Monday, June 15, 2009

A Business Data Dictionary generated from XSD Schemas

With XSD schemas becoming the {default} Enterprise Data Dictionary at most companies, keeping schemas and the Business Data Dictionary synchronized is becoming a challenge. Business people must have a friendly, visually modeled, non-technical Data Dictionary to work with.

Tools which can generate documentation from Schemas (XSDs) are: DocFlex, Stylus Studio, xnsdoc, TechWriter, DocumentX, etc. However, all of them seem targeted at Technical folks and produce technical documentation (they generate namespaces, "AttributeGroups", "SimpleTypes" and "ComplexTypes" etc.) - that is gibberish to business folks and scares then away.

We need a Business Data Dictionary that is always in synch with the XSD and is visually modelled where the SSD terminology is represented by user friendly common language terms.

In the absence of available tools to generate them from a schema, most companies use Excel to maintain the data dictionary. However the tool to model and represent a schema is a treeview, not Excel. Secondly they often get out of synch due to the manual process involved and a few mistakes later, business folks start to distrust the manually maintained Data Dictionary


The best way to do this seems to embed xs:annotation/xs:documentation/xs:appInfo directly into the XSD and then use a {configurable} style sheet to generate a formatted tree-view Help (CHM / HHX / Framed HTML) which is a visual model of the XSD. This is how we can keep the XSDs and the Data Dictionaries always in synch (and not have to update any external Data Dictionary separately which often gets out of synch in a manual process).

Amazingly, there is no purchasable tool in the market which can do this - as far as my extensive research shows (I would be glad to be proven wrong). This is the 2nd time I ran into this in my career. I have explained the issue in the following attachment and am seeking developers who are skilled with XSD and XSLT to help me out with this project and also provide some insights.


SchemaModelDocumenter.doc

Labels:

Friday, February 6, 2009

Migrating BizTalk 2002 to 2006

Recently I was involved in migrating a BizTalk 2002 solution to 2006 for a large Candian customs and brokerage firm. With continued growth in the past few years and equally high growth forecast for future, the transaction load on the company's BizTalk Server 2002 environment had grown over many years
to a point where some transactions were taking close to 2 minutes to process. With future anticipated growth, it had become absolutely necessary that the environment be upgraded immediately, but the immediate need was to remove congestion and remove the single point of failure - which is the biggest Achilees heel of Biztalk 2002 - the lack of failover and clustering for redundancy.
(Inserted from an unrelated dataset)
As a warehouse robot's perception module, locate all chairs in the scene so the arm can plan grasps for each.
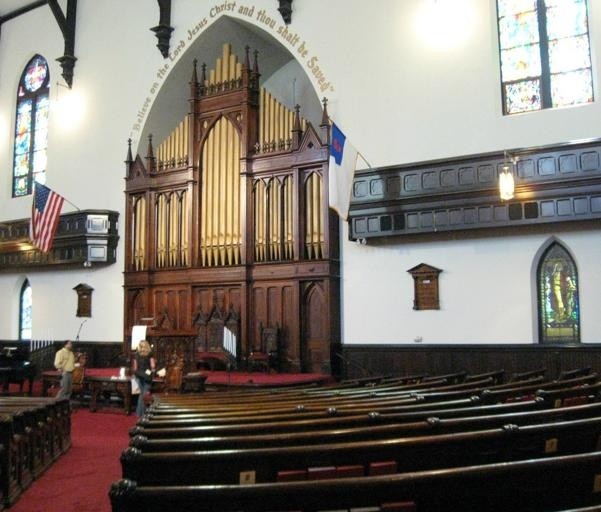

BizTalk 2002, for those not familiar with it, is really a small subset of the functionality of what BizTalk 2006 today has grown to become. BizTalk Server 2006 is a significantly different product than BizTalk Server 2002. It not only provides a rich set of new features, but it provides new ways to do things. For example, imagine you have a business rule that must be invoked from numerous business processes. With BizTalk 2002, you can solve this challenge in one of two ways. You either implemented a decision shape in each orchestration or implemented the business rule in a custom object that is called from each orchestration. In BizTalk 2006, you may now choose to implement the business rule to execute within the Business Rules Engine that is called from each orchestration. The question then becomes, when I migrate this area of my BizTalk 2002 solution to BizTalk 2006, do I take advantage of the new Business Rules Engine?

The migration effort is riddled with issues like this. To help with the migration, I have attached a presentation comparing BizTalk 2002 and 2006 artifacts:

Comparision of BizTalk 2002 and 2006 artifacts

Labels:

Thursday, February 5, 2009

Microsoft Data Access strategies

Lately, there is a lot of buzz around two technologies from Microsoft about representing and querying data. The first is the new Entity Data Model exposed as part of the ADO.NET Entity Framework, and the second is a set of extensions to the .NET Framework for integrating queries into the programming language known as LINQ.

What are these technologies, how do they relate to one another, and what role do they play in Microsoft’s Data Access Strategy? How do they compare with the current ADO.NET which is widely used? How does XML data access feature in the new world? What about the community projects like NHibernate and Repository Factory - how do they fit it?

See my PowerPoint presentation DATA ACCESS STRATIEGES - 2008 to get an idea of what to use where and how Microsoft's data access strategies have evolved.

Labels:

Migrating SeeBeyond integration to Biztalk

Integration migration projects are humbling in their complexity. You are likely to run into daunting communication, management and operational challenges which can conspire to defeat your march.

But what happens when you need to migrate an integration, probably quite complex (say hundreds of interfaces) and settled in the organization to another platform, with minimal disruption of business continuity?

We faced such a challenge with migrating a SeeBeyond project at a large US client to a BizTalk platform. The project's achilles heel was the original SeeBeyond project built by a large consulting company (EDS) did not have a scrap of documentation.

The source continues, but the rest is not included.